VII.
Réincarcéré, l’amitié renforcée
Patrick Henry est extradé de sa prison espagnole pour une courte période à Caen, puis est transféré à Val-de-Reuil, en Normandie. Martine, pour la première fois, effectue une demande de parloir « familles ». Elle n’est plus visiteuse de prison, ni administratrice d’un atelier d’imprimerie ; elle n’est plus rien pour la pénitentiaire, rien que l’amie d’un détenu. « J’ai eu une autre position, appuie-t-elle, c’était très différent. J’ai vu un autre aspect de la détention. »
Son autorisation en poche, Martine fait, toutes les deux ou trois semaines, deux parloirs de deux heures chacun. Un le matin, un l’après-midi.
Dans la salle d’attente avec les autres proches de détenus, les bras chargés de linge propre, elle sursaute : « Henry ! », crie un surveillant. Les proches n’existent plus en eux-mêmes une fois passée la porte du centre de détention, ils ne se définissent plus que par le nom de celui qu’ils viennent voir.
Encore une fois, être l’amie de Patrick Henry n’est pas anodin. La salle, pourtant pleine de proches de personnes en détention, bruisse de murmures. Et Martine doit affronter les regards de ceux, surtout celles, qui n’imaginent pas l’amitié sans équivoque entre cette femme blonde élégante et l’un des criminels les plus détestés de France. « À cause de lui, y en a plein qui n’auront pas leur conditionnelle », entend-elle dans son dos, assez fort pour que la phrase l’atteigne. Ou encore, cette fois en l’interpellant directement : « Si c’est pas votre copain, comment ça se fait que vous perdiez du temps avec un type pareil ? » Martine serre les dents, ne répond pas. À quoi bon ? Parfois, n’en pouvant plus, elle plante ses yeux dans ceux de l’importun et lance : « En quoi ça vous regarde ? »
Il est vrai que le sujet Patrick Henry, passé d’individu à symbole, est quasi entré dans le domaine public.
· · ·
CONSIGNE: Pour chaque affirmation, dites par oui ou par non si elle concorde avec l'extrait sur Patrick Henry et citez les mots qui tranchent : 1. Martine fait ses parloirs toutes les deux ou trois semaines. 2. Martine est encore visiteuse de prison. 3. Patrick Henry est transféré à Val-de-Reuil, en Normandie. Les lignes qui suivent ne sont d'aucune utilité ici.

(Questions sur des scènes en image)
· · ·
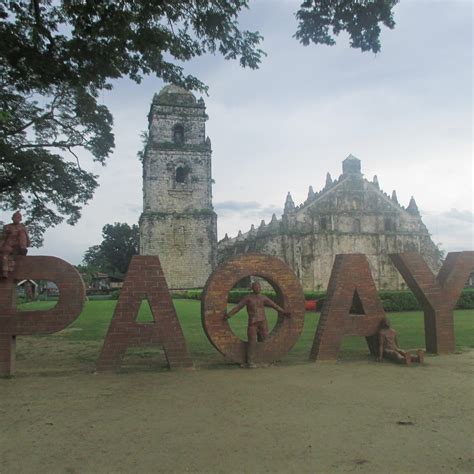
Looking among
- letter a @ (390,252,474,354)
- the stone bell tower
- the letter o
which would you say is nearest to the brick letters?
the letter o

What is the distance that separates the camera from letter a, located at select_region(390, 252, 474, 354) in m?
8.07

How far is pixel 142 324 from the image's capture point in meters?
7.04

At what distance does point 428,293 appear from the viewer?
8117 millimetres

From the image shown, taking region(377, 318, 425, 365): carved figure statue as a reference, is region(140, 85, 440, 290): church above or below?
above

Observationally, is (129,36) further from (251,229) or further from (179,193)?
(251,229)

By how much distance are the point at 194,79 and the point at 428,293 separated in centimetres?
660

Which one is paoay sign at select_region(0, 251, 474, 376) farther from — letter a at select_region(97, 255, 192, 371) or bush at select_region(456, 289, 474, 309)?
bush at select_region(456, 289, 474, 309)

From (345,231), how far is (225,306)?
92.7 ft

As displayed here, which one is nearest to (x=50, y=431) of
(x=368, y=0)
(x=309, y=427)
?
(x=309, y=427)

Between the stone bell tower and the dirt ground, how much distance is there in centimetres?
2195

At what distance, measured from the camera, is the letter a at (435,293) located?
26.5 feet

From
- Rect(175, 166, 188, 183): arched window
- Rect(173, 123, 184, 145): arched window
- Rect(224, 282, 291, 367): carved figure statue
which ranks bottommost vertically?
Rect(224, 282, 291, 367): carved figure statue

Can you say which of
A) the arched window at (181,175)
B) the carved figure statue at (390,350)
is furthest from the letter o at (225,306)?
the arched window at (181,175)

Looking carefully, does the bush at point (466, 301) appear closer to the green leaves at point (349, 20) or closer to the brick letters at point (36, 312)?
the green leaves at point (349, 20)
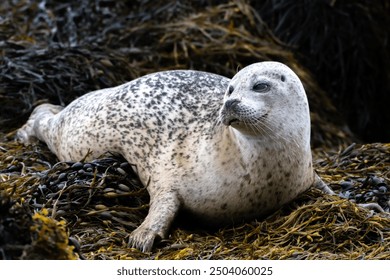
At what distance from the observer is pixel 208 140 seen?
636cm

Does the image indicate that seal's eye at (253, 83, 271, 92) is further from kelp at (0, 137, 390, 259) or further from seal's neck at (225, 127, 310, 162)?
kelp at (0, 137, 390, 259)

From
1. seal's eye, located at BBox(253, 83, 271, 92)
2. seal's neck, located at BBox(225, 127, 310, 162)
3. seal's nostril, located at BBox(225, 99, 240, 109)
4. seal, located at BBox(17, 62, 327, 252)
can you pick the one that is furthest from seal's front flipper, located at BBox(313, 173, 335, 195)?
seal's nostril, located at BBox(225, 99, 240, 109)

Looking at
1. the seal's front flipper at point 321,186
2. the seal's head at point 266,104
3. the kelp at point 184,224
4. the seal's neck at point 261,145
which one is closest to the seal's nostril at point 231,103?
the seal's head at point 266,104

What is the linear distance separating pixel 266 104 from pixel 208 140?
55 cm

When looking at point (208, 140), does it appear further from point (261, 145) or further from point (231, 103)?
point (231, 103)

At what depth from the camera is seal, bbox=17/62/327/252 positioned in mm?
5988

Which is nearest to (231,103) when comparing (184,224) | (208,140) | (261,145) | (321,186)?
(261,145)

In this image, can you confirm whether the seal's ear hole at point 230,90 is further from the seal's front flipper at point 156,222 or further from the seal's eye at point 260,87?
the seal's front flipper at point 156,222

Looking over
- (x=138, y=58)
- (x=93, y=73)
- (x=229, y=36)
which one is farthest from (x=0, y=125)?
(x=229, y=36)

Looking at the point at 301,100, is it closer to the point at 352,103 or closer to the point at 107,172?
the point at 107,172

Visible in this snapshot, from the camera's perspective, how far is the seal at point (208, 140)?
599 centimetres

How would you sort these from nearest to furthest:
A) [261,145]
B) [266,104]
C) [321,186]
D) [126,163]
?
1. [266,104]
2. [261,145]
3. [321,186]
4. [126,163]

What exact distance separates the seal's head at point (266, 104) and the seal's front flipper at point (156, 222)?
1.95ft

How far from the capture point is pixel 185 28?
30.8 ft
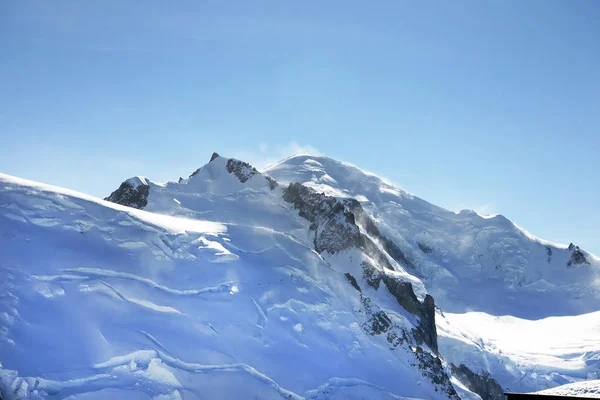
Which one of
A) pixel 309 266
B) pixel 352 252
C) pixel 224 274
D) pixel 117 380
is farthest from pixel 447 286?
pixel 117 380

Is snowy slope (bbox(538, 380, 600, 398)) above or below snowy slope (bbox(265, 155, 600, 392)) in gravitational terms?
below

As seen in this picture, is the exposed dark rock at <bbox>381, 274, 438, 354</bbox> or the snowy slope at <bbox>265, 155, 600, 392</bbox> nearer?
the exposed dark rock at <bbox>381, 274, 438, 354</bbox>

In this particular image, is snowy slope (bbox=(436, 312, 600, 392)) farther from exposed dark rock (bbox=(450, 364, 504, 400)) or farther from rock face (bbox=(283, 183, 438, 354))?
rock face (bbox=(283, 183, 438, 354))

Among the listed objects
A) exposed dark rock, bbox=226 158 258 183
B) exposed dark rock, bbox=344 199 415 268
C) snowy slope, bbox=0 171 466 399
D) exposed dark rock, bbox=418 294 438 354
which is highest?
exposed dark rock, bbox=344 199 415 268

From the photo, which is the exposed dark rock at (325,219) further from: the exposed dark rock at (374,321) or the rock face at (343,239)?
the exposed dark rock at (374,321)

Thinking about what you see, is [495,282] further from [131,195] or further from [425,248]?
[131,195]

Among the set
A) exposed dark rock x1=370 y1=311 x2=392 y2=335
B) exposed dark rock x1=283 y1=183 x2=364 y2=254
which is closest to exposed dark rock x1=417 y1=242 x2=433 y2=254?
exposed dark rock x1=283 y1=183 x2=364 y2=254

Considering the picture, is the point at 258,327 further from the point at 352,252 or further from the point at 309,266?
the point at 352,252
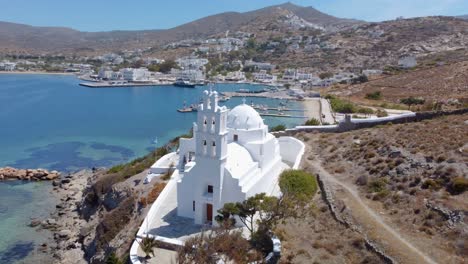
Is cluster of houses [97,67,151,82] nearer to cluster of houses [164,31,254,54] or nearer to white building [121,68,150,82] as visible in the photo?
white building [121,68,150,82]

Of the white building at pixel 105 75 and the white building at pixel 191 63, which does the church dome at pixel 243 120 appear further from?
the white building at pixel 191 63

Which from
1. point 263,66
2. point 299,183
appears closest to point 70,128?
point 299,183

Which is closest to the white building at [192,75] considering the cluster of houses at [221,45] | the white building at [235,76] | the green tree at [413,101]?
the white building at [235,76]

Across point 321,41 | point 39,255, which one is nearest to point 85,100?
→ point 39,255

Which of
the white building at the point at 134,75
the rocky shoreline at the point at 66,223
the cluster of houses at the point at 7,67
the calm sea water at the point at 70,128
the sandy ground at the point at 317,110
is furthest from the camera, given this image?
the cluster of houses at the point at 7,67

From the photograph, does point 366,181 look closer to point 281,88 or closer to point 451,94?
point 451,94

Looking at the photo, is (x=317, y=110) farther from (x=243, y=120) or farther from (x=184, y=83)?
(x=184, y=83)
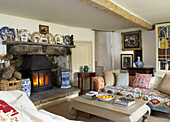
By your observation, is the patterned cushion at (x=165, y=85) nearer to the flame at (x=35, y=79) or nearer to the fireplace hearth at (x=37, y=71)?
the fireplace hearth at (x=37, y=71)

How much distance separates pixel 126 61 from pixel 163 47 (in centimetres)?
157

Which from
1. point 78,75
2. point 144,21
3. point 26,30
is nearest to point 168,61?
point 144,21

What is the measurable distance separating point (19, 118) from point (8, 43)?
272 cm

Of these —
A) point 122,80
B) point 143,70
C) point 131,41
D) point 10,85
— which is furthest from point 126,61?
point 10,85

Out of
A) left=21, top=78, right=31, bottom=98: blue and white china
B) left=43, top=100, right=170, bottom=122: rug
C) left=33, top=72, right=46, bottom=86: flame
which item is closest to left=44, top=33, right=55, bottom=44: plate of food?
left=33, top=72, right=46, bottom=86: flame

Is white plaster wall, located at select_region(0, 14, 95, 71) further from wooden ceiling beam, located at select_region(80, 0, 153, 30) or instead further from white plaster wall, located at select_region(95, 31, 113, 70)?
wooden ceiling beam, located at select_region(80, 0, 153, 30)

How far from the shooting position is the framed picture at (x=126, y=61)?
5750mm

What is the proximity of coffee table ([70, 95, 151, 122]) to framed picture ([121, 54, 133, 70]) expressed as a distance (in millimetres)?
3173

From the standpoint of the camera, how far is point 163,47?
4.63 m

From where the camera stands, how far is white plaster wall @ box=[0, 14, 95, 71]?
3.65 metres

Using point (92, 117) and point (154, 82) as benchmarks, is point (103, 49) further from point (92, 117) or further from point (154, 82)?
point (92, 117)

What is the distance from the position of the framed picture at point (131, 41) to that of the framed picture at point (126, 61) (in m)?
0.29

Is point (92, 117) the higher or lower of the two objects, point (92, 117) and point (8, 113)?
the lower

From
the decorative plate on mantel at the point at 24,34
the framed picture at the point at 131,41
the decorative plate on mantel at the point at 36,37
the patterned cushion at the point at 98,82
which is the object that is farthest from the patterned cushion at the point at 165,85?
the decorative plate on mantel at the point at 24,34
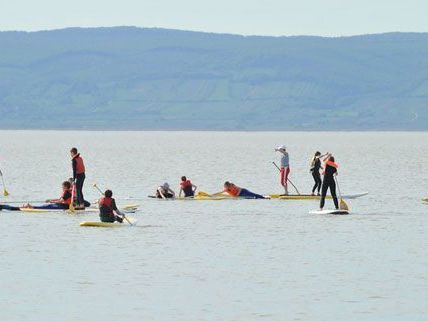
· · ·
CORRIGÉ:
1. Oui : « Son autorisation en poche, Martine fait, toutes les deux ou trois semaines, deux parloirs de deux heures chacun. »
2. Non : « Elle n’est plus visiteuse de prison »
3. Oui : « puis est transféré à Val-de-Reuil, en Normandie »